Summary of the Papers

The gravitational-wave memory effect is often characterized by the lasting displacement it would cause between freely falling observers after a burst of gravitational waves pass by their locations. Subsequently, it was realized that there other types of memory effects that freely falling observers could measure, including lasting relative velocities, changes in proper time elapsed, and relative rotation of inertial gyroscopes. We were interested in determining procedures that observers could, in principle implement, by which observers could meaure all these memory effects (and potentially other new effects). We in fact found three such types of procedures, which encompass the known memory effects, and potentially other new ones. The first procedure involved measuring a type of deviation vector between two neary accelerating observers. The second involves transporting a certain kind of linear and angular momentum around a closed curve in spacetime. The third is based on measuring the location, linear momentum, and intrinsic angular momentum of a nearby spinning point particle.
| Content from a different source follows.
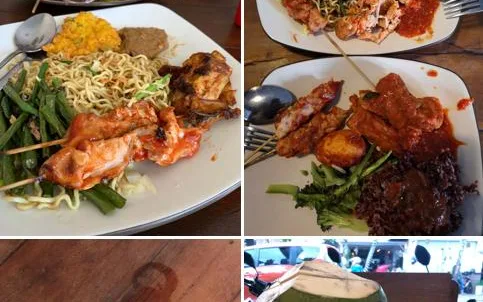 Warung Bu Mi Canggu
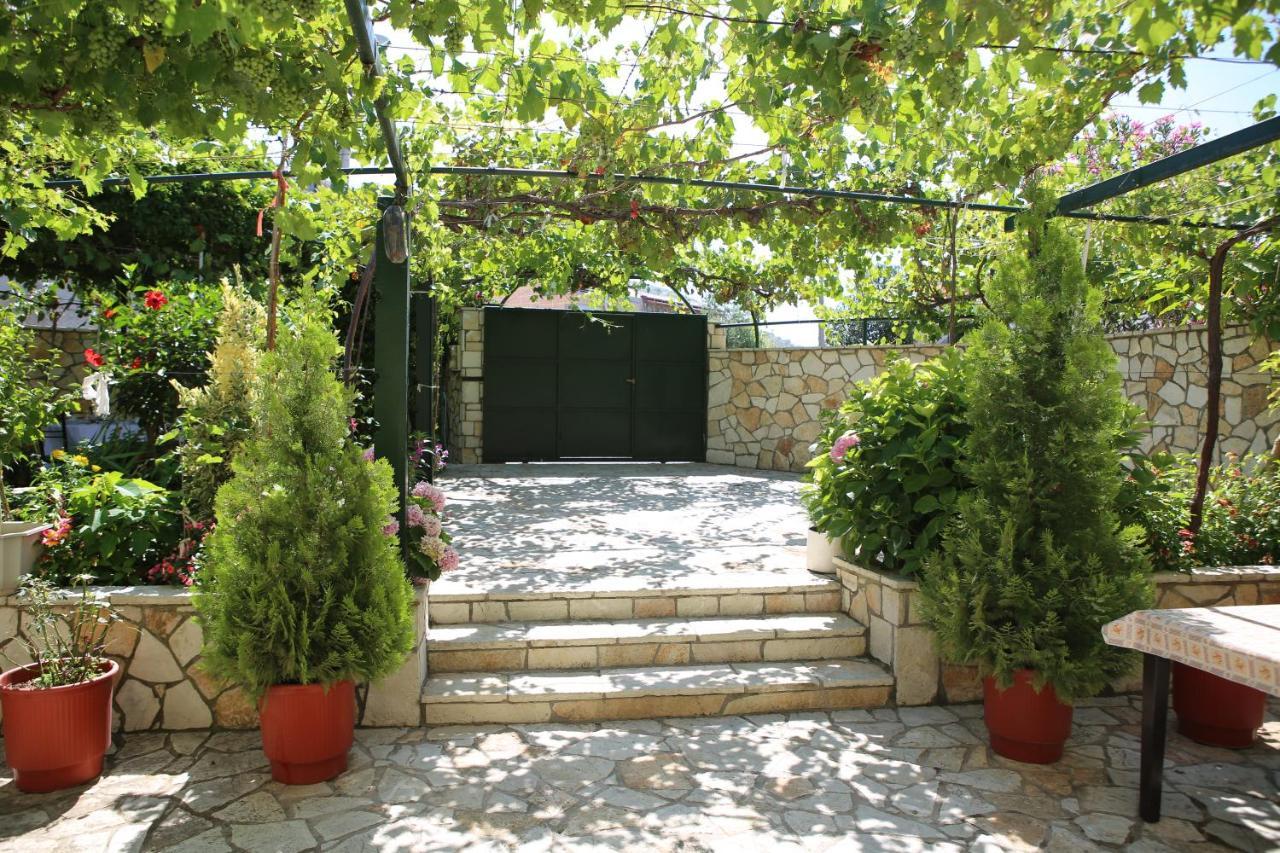 La Casa Di Nonna Apartment Qeparo Luaran gambar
We called the outcome of these measurement procedures “persistent gravitational-wave observables,” and we are currently investigating their properties in specific gravitational-wave spacetimes.
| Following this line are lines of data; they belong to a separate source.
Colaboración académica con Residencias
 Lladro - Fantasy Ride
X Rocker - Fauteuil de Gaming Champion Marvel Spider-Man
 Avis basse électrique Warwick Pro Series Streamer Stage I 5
The first class of spacetimes that we investigated were the so-called nonlinear plane-wave spacetimes. We found that several observables can be obtained from the values of tensors that solve the equation of geodesic deviation (specifically for observalbes that involved geodesic curves). Thus, these observables contain information that is equivalent to the displacement and subleading displacement (e.g., spin or center of mass) gravitational-wave memory effects. However, for observables involving worldlines with acceleration, the persistent observables were more nontrivial (and nonlocal) functions of the solutions to the equation of geodesic deviation and the acceleration of the curve. This implies that there are much wider range of possible persistent observables than the leading and subleading displacement memory effects (which will be investigated in greater detail in future work).
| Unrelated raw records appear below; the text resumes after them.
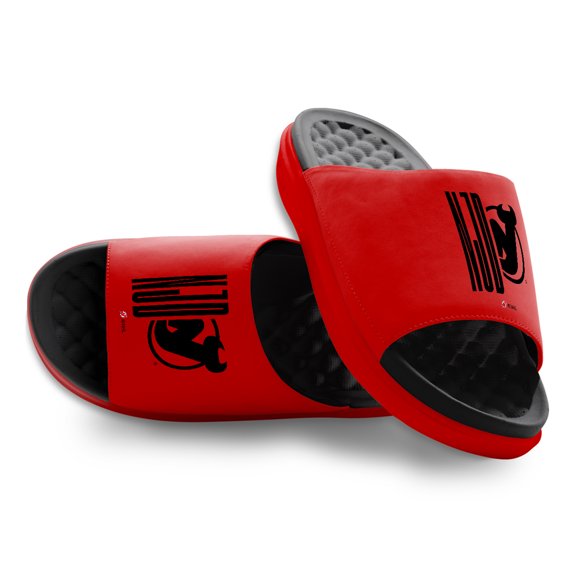 Unisex ISlide New Jersey Devils Split Logo Motive Slide Sandals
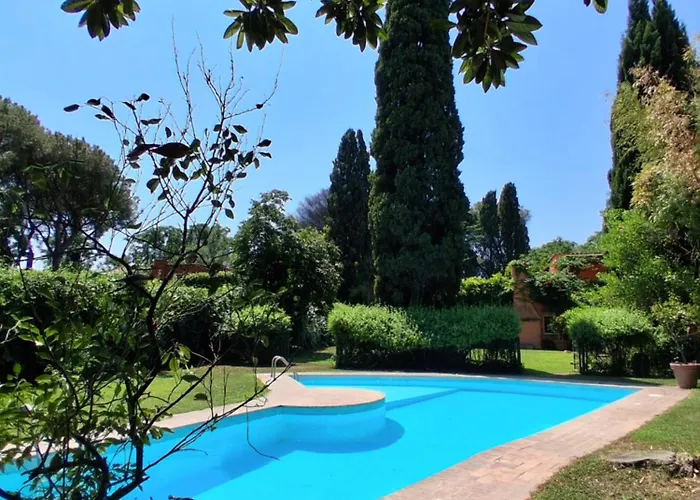 Villa Luxury - Appia Antica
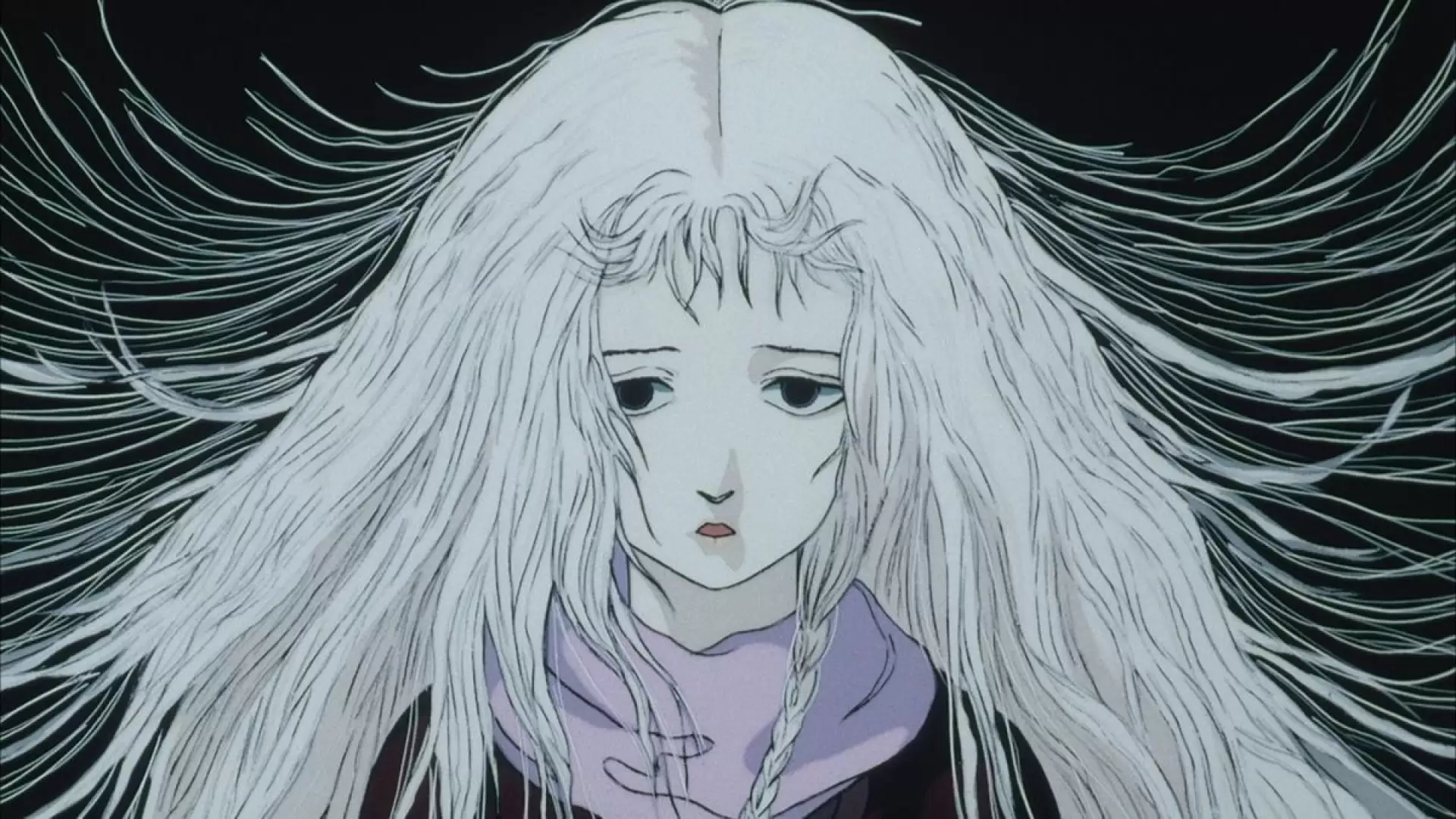 دانلود انیمه Angel’s Egg 1985 با زیرنویس فارسی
We then investigated the curve-deviation observable in asymptotically flat spacetimes. At leading order in distance from the source, we found that there is an infinite hierarchy of memory effects when the curve-deviation observable is measured by observers with a nontrival, time-dependent acceleration. The entire collection of memory effects are sourced by “charge” and “flux” terms, where the flux part vanishes in the absence of gravitational waves. This charge-flux decomposition is well known for the displacement and subleading displacement (spin and center of mass) effects, but it was shown to hold for all of the acceleration-dependent effects in this paper. For the effects that depend on higher derivatives of the initial acceleration, the charge and flux sources are more and more subleading parts of the expansion of the spacetime metric and curvature in a series in inverse distance. Thus, the curve deviation observable is capable of probing very high-order persistent changes in the spacetime through a measurement at large distances. This type of asymptotic reconstruction of the interior of a spacetime is reminiscent of the types of holography that appear in high-energy physics and string theory.